A group of palleiras that is unique in Galicia
This village is the best example of traditional Galician architecture: hórreos (Galician raised granary houses), cruceiros (roadside crosses) and seaside towns make this small old quarter one of the most charming corners in As Rías Baixas. As regards the name of the village, it may derive from the root “comb” which means, “curve on the coast”.
for years, its hórreos facing the sea, and the cruceiros, which occupy the central part of its squares have fascinated the thousands of visitors to this town
Combarro is an open-air museum. It was declared Historic and Artistic Site in 1972. Its cobbled streets, hórreos facing the sea and its cruceiros, which occupy the central part of its squares, have fascinated for years the thousands of visitors to this town.
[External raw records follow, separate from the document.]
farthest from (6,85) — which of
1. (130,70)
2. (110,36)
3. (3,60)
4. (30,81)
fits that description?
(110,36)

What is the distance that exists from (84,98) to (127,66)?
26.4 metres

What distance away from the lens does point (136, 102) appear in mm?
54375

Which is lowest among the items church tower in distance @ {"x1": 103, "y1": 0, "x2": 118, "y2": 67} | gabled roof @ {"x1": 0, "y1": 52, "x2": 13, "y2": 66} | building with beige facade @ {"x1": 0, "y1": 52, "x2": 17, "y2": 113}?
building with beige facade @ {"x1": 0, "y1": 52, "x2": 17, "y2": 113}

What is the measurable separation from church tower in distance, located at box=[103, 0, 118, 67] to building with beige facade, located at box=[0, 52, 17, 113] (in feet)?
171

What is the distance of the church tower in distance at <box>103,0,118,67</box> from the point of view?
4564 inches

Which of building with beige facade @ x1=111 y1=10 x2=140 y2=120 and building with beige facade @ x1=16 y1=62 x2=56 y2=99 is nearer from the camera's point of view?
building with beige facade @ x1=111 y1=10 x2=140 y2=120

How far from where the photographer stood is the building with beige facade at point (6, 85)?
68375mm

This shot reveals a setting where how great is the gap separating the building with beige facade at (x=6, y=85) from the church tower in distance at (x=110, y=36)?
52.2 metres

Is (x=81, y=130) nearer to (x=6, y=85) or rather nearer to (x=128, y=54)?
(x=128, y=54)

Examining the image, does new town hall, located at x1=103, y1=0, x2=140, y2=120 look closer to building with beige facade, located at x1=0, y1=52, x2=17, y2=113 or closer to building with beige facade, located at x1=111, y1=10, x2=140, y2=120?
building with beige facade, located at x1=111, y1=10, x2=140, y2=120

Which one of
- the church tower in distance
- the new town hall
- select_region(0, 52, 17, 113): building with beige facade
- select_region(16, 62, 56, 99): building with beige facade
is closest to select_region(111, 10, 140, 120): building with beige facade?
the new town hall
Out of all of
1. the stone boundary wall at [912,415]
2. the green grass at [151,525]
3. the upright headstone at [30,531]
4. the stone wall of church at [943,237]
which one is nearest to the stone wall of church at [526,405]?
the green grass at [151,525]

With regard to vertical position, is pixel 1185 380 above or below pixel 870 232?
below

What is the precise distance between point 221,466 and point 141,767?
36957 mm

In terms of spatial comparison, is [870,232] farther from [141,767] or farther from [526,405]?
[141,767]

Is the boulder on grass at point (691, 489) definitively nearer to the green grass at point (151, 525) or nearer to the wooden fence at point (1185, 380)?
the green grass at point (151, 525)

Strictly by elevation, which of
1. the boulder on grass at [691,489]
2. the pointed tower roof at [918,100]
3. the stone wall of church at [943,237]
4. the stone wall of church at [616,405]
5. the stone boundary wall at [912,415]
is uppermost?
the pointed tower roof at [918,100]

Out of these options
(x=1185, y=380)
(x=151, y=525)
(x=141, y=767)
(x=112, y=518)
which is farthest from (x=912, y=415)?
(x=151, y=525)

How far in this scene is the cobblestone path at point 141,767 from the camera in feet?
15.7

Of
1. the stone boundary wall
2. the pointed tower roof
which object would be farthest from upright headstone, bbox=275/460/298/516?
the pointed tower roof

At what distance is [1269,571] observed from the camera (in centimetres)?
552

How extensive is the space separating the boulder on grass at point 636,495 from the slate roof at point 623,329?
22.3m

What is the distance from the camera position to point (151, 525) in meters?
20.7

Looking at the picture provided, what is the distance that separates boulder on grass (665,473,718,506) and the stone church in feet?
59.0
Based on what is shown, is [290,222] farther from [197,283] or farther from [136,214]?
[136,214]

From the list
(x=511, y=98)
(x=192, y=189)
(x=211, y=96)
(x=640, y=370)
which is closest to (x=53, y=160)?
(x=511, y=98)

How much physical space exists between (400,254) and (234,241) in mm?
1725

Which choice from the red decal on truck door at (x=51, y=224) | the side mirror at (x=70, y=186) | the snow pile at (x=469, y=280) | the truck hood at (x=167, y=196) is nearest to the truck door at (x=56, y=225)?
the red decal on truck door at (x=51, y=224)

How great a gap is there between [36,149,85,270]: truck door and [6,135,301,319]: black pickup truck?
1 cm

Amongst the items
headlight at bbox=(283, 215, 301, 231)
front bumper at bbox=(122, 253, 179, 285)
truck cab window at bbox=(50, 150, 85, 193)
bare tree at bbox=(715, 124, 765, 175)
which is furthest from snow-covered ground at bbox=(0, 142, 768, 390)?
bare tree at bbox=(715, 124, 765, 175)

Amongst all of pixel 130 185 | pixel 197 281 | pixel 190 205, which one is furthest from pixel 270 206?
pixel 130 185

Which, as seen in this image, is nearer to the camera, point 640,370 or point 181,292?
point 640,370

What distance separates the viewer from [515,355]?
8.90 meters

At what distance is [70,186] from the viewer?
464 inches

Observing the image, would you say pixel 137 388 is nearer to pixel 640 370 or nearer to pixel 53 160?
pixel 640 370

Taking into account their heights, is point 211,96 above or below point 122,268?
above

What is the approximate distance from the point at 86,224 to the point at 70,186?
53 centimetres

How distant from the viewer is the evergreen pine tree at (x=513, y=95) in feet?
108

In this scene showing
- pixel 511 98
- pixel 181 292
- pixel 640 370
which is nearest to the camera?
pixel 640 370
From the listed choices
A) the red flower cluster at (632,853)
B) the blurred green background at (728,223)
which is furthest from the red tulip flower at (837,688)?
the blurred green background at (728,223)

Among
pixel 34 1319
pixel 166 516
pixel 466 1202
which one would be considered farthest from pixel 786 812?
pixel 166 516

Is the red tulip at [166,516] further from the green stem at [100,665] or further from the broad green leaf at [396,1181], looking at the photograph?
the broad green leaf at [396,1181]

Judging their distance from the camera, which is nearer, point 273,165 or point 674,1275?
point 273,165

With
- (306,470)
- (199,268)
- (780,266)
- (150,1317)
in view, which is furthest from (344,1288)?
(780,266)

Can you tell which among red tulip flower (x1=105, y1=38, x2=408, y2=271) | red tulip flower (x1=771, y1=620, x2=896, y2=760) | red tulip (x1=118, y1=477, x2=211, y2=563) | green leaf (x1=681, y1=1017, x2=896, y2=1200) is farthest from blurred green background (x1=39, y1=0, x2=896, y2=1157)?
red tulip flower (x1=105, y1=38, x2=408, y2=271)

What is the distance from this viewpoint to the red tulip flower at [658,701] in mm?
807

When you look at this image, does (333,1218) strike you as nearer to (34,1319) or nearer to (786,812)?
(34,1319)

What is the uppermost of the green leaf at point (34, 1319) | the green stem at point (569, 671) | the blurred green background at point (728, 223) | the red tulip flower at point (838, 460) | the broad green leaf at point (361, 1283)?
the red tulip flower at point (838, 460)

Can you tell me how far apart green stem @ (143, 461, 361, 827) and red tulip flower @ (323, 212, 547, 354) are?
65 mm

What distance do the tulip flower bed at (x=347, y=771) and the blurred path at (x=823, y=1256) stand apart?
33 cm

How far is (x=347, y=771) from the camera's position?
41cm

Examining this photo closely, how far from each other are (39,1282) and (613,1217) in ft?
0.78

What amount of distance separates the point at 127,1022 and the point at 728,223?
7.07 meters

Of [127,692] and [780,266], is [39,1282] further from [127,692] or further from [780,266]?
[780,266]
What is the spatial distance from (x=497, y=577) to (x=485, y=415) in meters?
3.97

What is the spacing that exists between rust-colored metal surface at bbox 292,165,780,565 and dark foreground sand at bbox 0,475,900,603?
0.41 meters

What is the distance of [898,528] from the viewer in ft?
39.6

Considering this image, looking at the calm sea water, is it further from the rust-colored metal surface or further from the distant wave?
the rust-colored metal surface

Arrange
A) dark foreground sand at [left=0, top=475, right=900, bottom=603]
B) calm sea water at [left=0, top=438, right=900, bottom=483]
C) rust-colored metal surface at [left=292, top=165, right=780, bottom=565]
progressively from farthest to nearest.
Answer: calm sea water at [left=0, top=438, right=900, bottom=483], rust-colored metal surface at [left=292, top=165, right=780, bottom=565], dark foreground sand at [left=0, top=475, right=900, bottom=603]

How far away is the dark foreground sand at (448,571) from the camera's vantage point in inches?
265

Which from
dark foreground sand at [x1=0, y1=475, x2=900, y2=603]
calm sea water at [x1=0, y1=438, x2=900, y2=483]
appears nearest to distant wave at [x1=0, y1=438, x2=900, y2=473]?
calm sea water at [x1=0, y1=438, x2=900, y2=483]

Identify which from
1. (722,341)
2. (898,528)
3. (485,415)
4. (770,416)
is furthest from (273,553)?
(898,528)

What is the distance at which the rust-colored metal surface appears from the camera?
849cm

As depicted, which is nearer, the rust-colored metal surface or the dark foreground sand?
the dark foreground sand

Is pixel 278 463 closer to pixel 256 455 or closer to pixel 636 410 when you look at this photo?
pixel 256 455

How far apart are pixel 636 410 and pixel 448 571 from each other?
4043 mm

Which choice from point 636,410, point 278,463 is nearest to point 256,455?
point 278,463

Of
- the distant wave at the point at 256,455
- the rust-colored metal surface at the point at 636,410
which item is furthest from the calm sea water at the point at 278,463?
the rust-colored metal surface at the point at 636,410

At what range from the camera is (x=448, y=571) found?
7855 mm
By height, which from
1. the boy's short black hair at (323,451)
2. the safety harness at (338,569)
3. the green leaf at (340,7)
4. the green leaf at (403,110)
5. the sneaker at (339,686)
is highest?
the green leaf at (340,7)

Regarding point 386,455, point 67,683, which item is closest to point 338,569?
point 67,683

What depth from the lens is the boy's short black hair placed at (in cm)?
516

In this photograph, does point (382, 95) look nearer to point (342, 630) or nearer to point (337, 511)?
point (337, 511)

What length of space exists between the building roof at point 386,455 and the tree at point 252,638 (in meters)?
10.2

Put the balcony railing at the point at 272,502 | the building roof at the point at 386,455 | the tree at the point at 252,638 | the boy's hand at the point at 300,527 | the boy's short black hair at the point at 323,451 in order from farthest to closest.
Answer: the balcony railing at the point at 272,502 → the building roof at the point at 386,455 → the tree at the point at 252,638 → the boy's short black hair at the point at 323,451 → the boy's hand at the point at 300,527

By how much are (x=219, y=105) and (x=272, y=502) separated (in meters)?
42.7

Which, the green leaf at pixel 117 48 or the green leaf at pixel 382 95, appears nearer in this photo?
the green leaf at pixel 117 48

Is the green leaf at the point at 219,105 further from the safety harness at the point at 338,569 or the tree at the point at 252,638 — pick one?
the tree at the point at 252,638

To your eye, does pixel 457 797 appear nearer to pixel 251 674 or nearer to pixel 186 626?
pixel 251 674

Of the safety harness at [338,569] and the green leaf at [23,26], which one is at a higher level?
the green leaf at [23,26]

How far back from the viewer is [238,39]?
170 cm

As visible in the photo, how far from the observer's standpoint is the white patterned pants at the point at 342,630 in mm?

This village is one of the best examples of traditional rural architecture that has been preserved up to the present day. The picturesque seaside houses are narrow and are provided with stone or wooden balconies, some of them with adorned arcades, where the locals carry out some of their daily activities.
The most characteristic elements of its popular architecture are its more than sixty hórreos, thirty of which are at the seafront. This group of palleiras (a popular name for hórreo in the Galician language), built in stone or wood, is unique in Galicia. Besides being used as granaries, they also served for storing food. Most of them date from the 18th and 19th centuries.